■ Action demandée
Dans l'extrait ci-dessous sur les délais de recours des projets ENR, réécrivez sous forme de liste le paragraphe qui commence par « Par Maître Sébastien Becue ». Conservez-en les faits principaux.

■ Extrait fourni
Projets ENR : délais de recours de la période du COVID

Par Maître Sébastien Becue (Green law avocats) Pour la majorité des porteurs de projets, le déblocage des prêts bancaires est conditionné par l’obtention et la purge contentieuse des autorisations administratives nécessaires à la mise en œuvre du projet. Autrement dit tant que le délai de recours contre une autorisation n’est pas échu, il n’est pas possible de lancer les opérations de construction. Le secteur immobilier a obtenu la reprise des délais d’instruction et de recours en matière d’urbanisme par deux ordonnances dérogatoires qui créent notamment un article 12bis dans l’ordonnance « délais » du 25 mars 2020 (Ordonnance n° 2020-306 du 25 mars 2020 relative à la prorogation des délais échus pendant la période d’urgence sanitaire et à l’adaptation des procédures pendant cette même période). Par le jeu de ces ordonnances, les délais de recours contre les permis de construire nécessaires à la construction des projets reprennent dès le 24 mai 2020. Jusqu’au 13 mai rien d’équivalent n’avait été prévu en matière des titres d’exploitation ICPE, pourtant tout aussi nécessaires à la mise en œuvre des projets, ce qui pouvait exposer le titre environnement ENR à un contentieux prorogé jusqu’au 11 octobre 2020… Fort heureusement, le gouvernement est revenu par une ordonnance sur cette solution ubuesque (Ordonnance n° 2020-560 du 13 mai 2020 fixant les délais applicables à diverses procédures pendant la période d’urgence sanitaire, JORF n°0118 du 14 mai 2020 texte n° 25). Ainsi la période de référence prise ne compte pour l’autorisation environnementale s’achève-t-elle désormais au 23 juin inclus avec une reprise des délais contentieux à cette date. Signalons par ailleurs que ce texte prévoit pour les enquêtes publiques une  reprise des délais au 30 mai inclus.

Enregistrements issus d'un jeu de données:

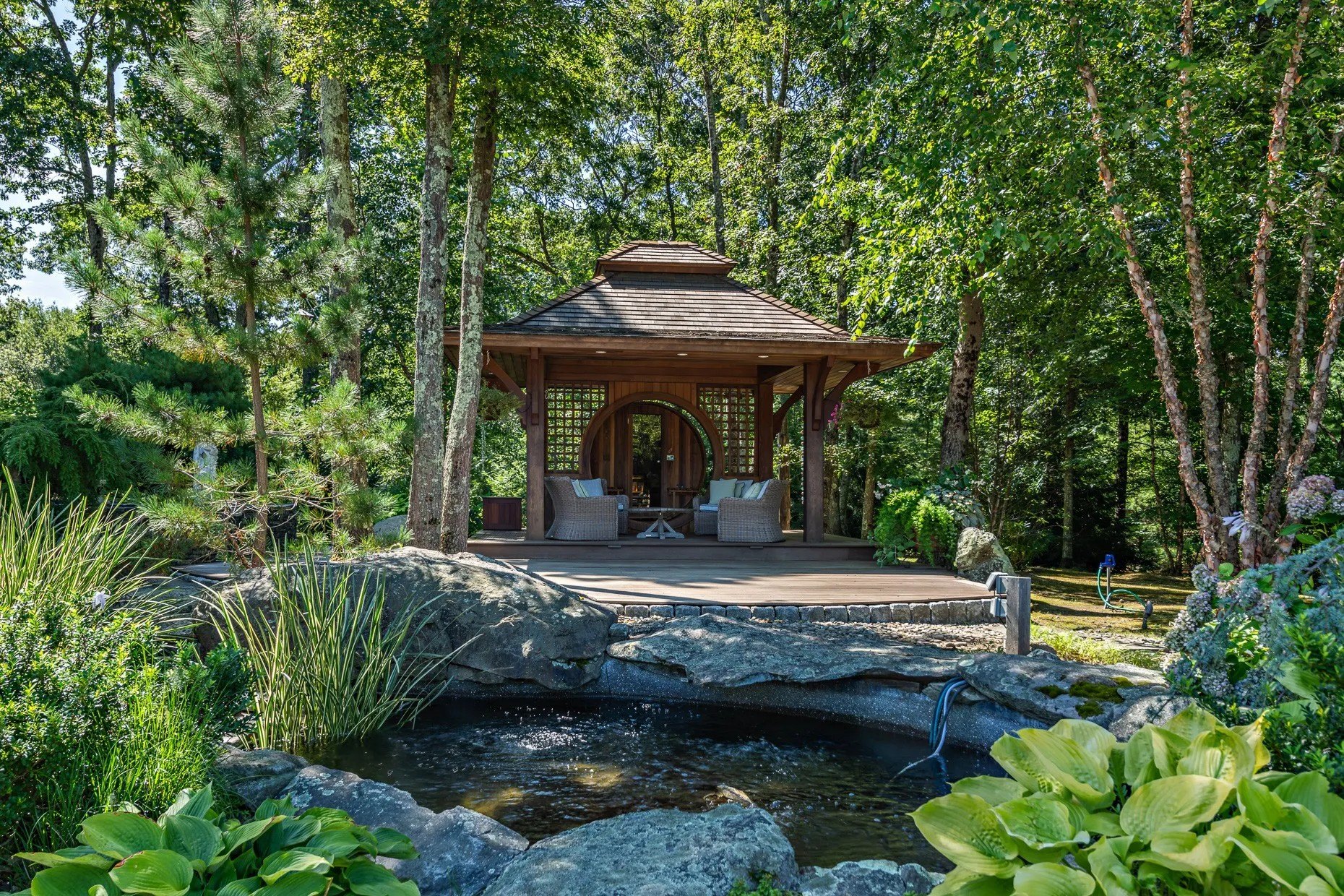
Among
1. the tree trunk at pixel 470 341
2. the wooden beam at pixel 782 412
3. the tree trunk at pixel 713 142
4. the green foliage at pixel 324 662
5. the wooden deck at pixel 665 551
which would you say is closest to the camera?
the green foliage at pixel 324 662

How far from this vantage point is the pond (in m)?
3.22

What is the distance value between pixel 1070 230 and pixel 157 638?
270 inches

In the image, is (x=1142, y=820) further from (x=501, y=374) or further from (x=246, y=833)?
(x=501, y=374)

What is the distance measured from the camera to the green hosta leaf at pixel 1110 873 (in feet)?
3.41

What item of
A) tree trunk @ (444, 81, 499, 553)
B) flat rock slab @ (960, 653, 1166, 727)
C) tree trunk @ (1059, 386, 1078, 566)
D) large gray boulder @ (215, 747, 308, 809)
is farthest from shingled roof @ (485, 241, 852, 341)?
large gray boulder @ (215, 747, 308, 809)

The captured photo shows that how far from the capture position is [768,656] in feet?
15.3

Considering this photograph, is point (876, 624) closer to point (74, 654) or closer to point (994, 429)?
point (74, 654)

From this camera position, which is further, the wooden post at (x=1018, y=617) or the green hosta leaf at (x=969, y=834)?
the wooden post at (x=1018, y=617)

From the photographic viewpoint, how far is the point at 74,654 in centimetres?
250

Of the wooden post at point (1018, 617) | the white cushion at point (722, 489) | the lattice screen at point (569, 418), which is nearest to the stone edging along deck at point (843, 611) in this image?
the wooden post at point (1018, 617)

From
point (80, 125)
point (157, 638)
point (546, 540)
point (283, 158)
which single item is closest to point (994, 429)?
point (546, 540)

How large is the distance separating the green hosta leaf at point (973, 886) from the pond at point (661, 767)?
74.2 inches

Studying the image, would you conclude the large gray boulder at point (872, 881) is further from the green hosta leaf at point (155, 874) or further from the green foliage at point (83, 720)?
the green foliage at point (83, 720)

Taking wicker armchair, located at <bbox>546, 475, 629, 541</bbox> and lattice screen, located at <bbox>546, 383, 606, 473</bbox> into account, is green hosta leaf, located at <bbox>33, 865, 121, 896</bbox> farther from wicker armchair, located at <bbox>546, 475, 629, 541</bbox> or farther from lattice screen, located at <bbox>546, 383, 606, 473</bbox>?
lattice screen, located at <bbox>546, 383, 606, 473</bbox>
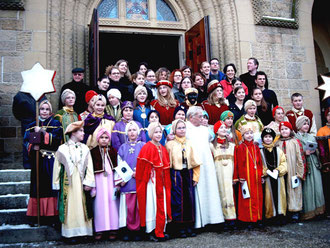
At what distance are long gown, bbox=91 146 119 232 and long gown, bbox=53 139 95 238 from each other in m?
0.11

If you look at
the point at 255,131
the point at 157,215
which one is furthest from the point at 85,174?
the point at 255,131

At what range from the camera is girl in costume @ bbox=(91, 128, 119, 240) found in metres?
4.47

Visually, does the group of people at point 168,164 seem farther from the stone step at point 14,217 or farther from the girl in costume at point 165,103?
the stone step at point 14,217

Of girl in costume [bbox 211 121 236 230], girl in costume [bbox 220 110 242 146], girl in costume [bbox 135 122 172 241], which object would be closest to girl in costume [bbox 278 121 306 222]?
girl in costume [bbox 220 110 242 146]

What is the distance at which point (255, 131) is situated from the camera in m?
5.72

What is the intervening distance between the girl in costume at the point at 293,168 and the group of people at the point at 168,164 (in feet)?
0.05

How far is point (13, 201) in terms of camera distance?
16.5ft

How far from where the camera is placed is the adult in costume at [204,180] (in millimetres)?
4801

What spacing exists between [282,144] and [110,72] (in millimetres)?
3289

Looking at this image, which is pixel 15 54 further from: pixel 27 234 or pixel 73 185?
pixel 27 234

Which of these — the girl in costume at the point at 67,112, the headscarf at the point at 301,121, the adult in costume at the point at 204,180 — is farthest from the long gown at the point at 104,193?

■ Réponse
- Pour la plupart des porteurs de projets, le déblocage des prêts bancaires dépend de l'obtention des autorisations administratives et de leur purge contentieuse. La construction ne peut donc pas commencer tant que le délai de recours n'est pas échu.
- Deux ordonnances dérogatoires ont permis au secteur immobilier d'obtenir la reprise des délais d'instruction et de recours en urbanisme. Elles créent notamment un article 12bis dans l'ordonnance « délais » n° 2020-306 du 25 mars 2020.
- Les délais de recours contre les permis de construire reprennent ainsi dès le 24 mai 2020.
- Jusqu'au 13 mai, rien d'équivalent n'était prévu pour les titres d'exploitation ICPE. Le titre environnemental des projets ENR risquait donc un contentieux prorogé jusqu'au 11 octobre 2020.
- L'ordonnance n° 2020-560 du 13 mai 2020 est revenue sur cette solution. Pour l'autorisation environnementale, la période de référence s'achève désormais au 23 juin inclus, et les délais contentieux reprennent à cette date.
- Ce même texte prévoit une reprise des délais des enquêtes publiques au 30 mai inclus.